Penny mused thoughtfully. “Was she pretty?”
“Ugly
as a five iron,” Sheldon began laughing, “but when she tried her key and it
didn’t work, she attempted to go through the kitchen window…. That’s where Roy
came in.”
Sheldon
began to laugh so hard now, he lost his train of thought. It seemed plain to Penny that he had
made the entire story up, but Tanya, who had been majoring in psychology, was
not so sure. Sheldon’s old girl
friend was named Roberta. Half of
the story might therefore be potentially true. As the three cats crossed at a green light and Tanya asked
him why he used that particular name, a familiar specter for cats materialized
on the other side of the street. A
Doberman pincer on a leash began to drag the unfortunate little woman taking
him for a walk toward them as the woman crossed the street. Sheldon, Tanya, and Penny ran in
the opposite direction and ducked beneath a parked van. The dog tore free of its master and
stood outside their temporary haven, barking furiously at the cats
underneath. The woman picked up
the dog’s leash, yanked at it angrily and finally, after a flood of unladylike
curses, coaxed the brute back on its walk.
“You’ve
never forgotten Roberta,” Tanya said petulantly as they continued on their way.

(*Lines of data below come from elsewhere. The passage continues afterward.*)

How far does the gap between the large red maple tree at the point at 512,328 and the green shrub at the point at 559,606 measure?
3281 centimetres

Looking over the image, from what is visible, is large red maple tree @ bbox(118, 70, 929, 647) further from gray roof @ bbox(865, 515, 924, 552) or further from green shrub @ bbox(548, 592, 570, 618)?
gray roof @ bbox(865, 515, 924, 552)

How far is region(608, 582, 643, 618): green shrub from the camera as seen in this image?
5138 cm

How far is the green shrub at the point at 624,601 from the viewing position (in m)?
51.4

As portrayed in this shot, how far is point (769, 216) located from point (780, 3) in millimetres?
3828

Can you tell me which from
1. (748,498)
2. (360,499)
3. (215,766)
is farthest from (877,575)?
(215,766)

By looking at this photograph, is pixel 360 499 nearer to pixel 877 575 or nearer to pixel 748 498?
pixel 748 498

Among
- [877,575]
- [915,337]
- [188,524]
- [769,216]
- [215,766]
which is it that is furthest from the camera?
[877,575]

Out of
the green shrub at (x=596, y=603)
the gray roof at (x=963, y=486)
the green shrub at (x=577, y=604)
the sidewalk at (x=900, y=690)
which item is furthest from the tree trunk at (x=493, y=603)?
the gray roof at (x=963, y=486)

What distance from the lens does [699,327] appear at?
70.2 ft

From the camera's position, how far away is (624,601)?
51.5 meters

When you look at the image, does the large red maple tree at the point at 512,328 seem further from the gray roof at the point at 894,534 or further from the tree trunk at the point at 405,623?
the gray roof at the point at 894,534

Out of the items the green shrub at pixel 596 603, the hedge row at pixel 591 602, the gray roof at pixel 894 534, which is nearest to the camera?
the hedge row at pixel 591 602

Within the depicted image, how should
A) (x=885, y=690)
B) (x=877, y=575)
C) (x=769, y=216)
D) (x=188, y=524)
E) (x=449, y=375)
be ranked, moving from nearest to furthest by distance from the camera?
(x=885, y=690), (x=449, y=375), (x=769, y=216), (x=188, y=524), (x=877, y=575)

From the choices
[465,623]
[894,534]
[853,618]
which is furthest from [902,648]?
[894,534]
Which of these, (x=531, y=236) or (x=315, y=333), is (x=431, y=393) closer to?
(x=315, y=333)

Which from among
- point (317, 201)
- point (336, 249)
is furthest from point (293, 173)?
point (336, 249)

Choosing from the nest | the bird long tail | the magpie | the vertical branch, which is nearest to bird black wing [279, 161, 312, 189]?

“I can see the symbolism of your story…. It’s not just about Roy, the cat who
barks; it’s about a woman who steals back into your life, but you fight to keep
her memory away. That’s where old
Roy comes into the picture.
Roy is your alter ego…. Scamper’s actually the love that got away.”
“Wait
a minute,” Penny cleared her throat, “that doesn’t make sense. If Roberta, the thief, is trying to get
back into his life, where does Scamper, the neighbor’s dog, fit in?”
“Roberta
represents unrequited love and Scamper represents lost love!” Tanya replied dubiously.
“But
Scamper is a male,” teased Penny.
Sheldon
began laughing again. Soon, Tanya
took Penny’s mental cue and began laughing too.
“Now
it’s become a fairy tale,” she chimed, nudging both of her friends. “Roy, the Barking Cat!”